▶ [GIVEN PROBLEM]
Extract every line in the records below that contains the string "rock", and copy each one in full.

# DATASET EXTRACT start

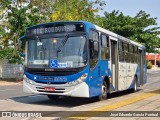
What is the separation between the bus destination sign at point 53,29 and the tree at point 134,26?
4179 cm

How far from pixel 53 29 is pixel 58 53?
110cm

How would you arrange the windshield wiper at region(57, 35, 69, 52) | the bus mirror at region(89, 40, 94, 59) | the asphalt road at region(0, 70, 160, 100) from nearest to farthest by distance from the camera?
the windshield wiper at region(57, 35, 69, 52) < the bus mirror at region(89, 40, 94, 59) < the asphalt road at region(0, 70, 160, 100)

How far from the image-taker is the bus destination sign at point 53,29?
45.9ft

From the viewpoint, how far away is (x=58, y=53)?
1374cm

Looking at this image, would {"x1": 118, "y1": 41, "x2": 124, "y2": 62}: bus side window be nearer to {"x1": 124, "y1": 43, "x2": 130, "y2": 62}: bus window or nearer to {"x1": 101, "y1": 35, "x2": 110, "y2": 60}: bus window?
{"x1": 124, "y1": 43, "x2": 130, "y2": 62}: bus window

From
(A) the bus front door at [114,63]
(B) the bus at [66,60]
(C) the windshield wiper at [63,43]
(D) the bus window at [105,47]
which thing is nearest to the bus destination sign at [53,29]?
(B) the bus at [66,60]

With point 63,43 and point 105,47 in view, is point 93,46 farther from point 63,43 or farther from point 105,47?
point 105,47

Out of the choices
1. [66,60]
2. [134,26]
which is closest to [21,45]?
[66,60]

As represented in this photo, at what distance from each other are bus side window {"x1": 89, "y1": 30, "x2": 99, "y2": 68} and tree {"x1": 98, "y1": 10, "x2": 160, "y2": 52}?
41580mm

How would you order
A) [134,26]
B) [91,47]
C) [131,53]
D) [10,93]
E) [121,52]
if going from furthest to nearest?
[134,26], [131,53], [10,93], [121,52], [91,47]

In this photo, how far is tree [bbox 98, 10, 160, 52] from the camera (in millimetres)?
56688

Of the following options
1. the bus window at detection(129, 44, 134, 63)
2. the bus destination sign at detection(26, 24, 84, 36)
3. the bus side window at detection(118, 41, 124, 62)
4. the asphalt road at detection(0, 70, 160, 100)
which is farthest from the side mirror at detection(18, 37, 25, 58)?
the bus window at detection(129, 44, 134, 63)

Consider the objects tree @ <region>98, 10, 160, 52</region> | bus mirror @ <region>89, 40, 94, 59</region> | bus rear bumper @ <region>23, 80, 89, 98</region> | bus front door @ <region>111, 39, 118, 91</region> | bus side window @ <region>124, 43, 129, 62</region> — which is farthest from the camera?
tree @ <region>98, 10, 160, 52</region>

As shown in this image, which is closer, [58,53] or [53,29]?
[58,53]
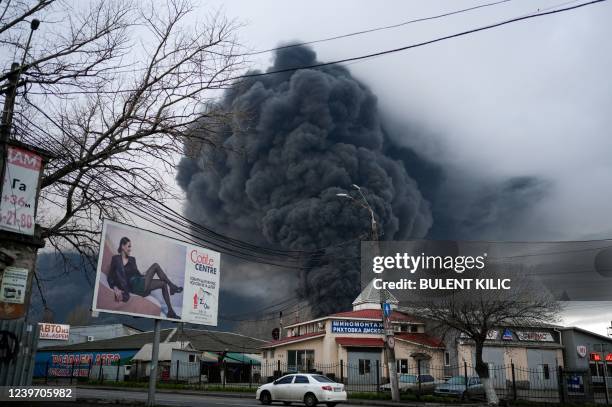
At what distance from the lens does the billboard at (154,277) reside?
15.7 metres

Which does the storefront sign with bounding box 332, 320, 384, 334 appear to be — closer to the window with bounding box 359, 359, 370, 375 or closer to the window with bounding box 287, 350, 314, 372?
the window with bounding box 359, 359, 370, 375

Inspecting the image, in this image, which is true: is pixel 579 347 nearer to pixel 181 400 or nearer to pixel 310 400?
A: pixel 310 400

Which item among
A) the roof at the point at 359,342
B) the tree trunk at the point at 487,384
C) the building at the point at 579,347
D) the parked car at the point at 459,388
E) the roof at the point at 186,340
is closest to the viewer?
the tree trunk at the point at 487,384

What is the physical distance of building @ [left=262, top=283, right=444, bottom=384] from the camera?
41.2 meters

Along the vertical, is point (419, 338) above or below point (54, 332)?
below

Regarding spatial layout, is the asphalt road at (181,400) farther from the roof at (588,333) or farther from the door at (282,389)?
the roof at (588,333)

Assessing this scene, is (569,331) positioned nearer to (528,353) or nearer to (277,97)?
(528,353)

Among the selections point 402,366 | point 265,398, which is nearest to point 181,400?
point 265,398

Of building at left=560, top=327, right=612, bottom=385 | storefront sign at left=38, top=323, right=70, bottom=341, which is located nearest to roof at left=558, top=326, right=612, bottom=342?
building at left=560, top=327, right=612, bottom=385

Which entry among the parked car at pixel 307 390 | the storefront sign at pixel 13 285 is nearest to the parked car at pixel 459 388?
the parked car at pixel 307 390

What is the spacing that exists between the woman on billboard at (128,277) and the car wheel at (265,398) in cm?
682

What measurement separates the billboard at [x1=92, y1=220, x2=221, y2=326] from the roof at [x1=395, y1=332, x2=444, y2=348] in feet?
84.6

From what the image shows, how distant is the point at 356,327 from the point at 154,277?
1131 inches

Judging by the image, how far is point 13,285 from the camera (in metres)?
12.5
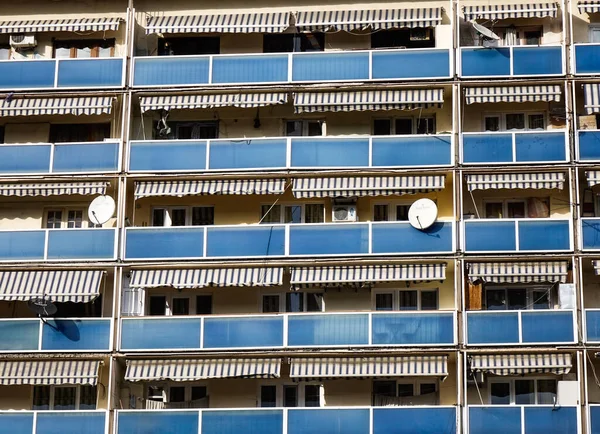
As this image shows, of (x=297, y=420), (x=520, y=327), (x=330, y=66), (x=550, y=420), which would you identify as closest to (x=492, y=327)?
(x=520, y=327)

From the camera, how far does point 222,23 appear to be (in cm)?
4106

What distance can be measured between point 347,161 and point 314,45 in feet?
14.0

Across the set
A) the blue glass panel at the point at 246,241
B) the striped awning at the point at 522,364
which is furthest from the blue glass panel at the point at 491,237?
the blue glass panel at the point at 246,241

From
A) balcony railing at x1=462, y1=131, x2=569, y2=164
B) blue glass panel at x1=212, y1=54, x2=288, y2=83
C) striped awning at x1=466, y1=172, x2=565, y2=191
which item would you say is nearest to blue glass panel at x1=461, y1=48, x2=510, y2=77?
balcony railing at x1=462, y1=131, x2=569, y2=164

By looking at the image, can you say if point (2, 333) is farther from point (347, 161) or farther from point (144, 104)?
point (347, 161)

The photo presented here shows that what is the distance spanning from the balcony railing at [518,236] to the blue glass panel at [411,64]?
14.4 feet

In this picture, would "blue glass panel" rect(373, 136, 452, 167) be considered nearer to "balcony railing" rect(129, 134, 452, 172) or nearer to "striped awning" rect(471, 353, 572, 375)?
"balcony railing" rect(129, 134, 452, 172)

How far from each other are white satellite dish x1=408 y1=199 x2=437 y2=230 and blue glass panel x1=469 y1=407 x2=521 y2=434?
499 cm

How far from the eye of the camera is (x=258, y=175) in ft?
130

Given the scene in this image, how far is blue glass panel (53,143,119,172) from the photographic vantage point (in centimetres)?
4028

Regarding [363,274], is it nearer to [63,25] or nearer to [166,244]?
[166,244]

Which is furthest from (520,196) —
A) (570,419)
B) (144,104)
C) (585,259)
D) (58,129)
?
(58,129)

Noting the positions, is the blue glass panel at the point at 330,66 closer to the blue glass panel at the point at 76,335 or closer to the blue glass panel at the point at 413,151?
the blue glass panel at the point at 413,151

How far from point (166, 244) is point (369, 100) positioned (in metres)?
6.70
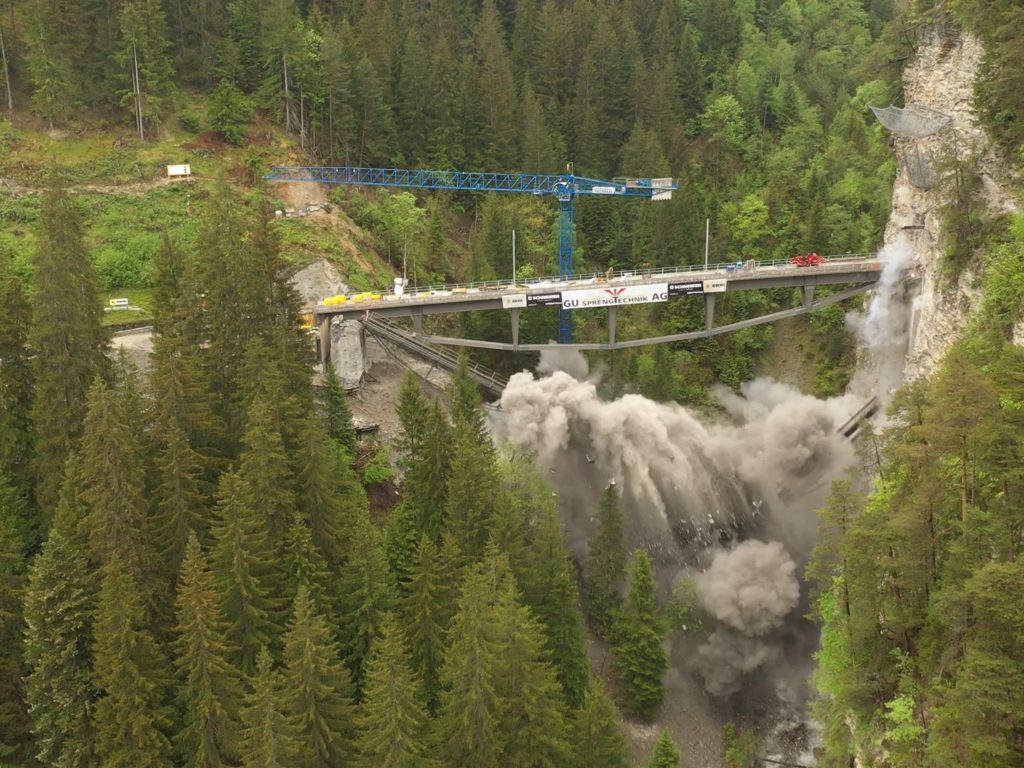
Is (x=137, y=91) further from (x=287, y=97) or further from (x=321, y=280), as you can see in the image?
(x=321, y=280)

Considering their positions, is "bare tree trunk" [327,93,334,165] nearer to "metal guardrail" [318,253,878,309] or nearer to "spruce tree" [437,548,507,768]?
"metal guardrail" [318,253,878,309]

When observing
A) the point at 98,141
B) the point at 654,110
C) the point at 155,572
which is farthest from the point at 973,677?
the point at 654,110

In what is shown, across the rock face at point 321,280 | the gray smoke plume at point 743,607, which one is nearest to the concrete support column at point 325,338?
the rock face at point 321,280

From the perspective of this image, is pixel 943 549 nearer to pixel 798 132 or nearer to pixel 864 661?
pixel 864 661

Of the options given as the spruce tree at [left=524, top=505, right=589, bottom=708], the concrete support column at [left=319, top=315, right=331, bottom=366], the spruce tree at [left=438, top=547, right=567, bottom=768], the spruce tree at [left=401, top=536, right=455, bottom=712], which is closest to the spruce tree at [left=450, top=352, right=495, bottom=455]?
the spruce tree at [left=524, top=505, right=589, bottom=708]

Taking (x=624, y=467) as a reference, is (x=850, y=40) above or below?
above

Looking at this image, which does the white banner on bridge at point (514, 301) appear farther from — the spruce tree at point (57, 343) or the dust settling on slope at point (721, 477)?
the spruce tree at point (57, 343)
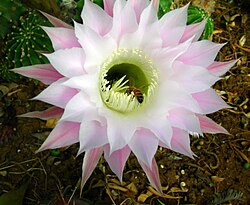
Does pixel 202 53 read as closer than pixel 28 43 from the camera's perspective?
Yes

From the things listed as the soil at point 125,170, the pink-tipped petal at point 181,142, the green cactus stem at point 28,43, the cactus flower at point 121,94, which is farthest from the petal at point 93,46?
the soil at point 125,170

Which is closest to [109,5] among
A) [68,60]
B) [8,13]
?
[68,60]

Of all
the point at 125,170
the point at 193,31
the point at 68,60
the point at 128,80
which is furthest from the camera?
the point at 125,170

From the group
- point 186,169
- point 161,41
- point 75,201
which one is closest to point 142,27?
point 161,41

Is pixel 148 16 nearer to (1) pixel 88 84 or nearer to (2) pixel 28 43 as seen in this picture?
(1) pixel 88 84

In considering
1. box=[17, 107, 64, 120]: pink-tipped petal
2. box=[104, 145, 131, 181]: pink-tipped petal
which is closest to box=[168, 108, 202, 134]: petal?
box=[104, 145, 131, 181]: pink-tipped petal

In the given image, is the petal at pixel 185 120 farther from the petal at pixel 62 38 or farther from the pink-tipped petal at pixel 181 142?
the petal at pixel 62 38
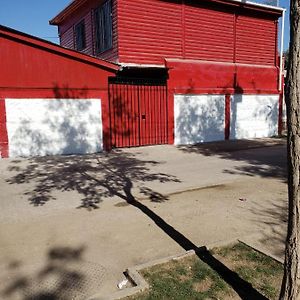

# DATASET EXTRACT end

▶ [TASK SOLUTION]
In what is shown, across the rock face at point 321,280 | the gray smoke plume at point 743,607, which one is nearest to the concrete support column at point 325,338?
the rock face at point 321,280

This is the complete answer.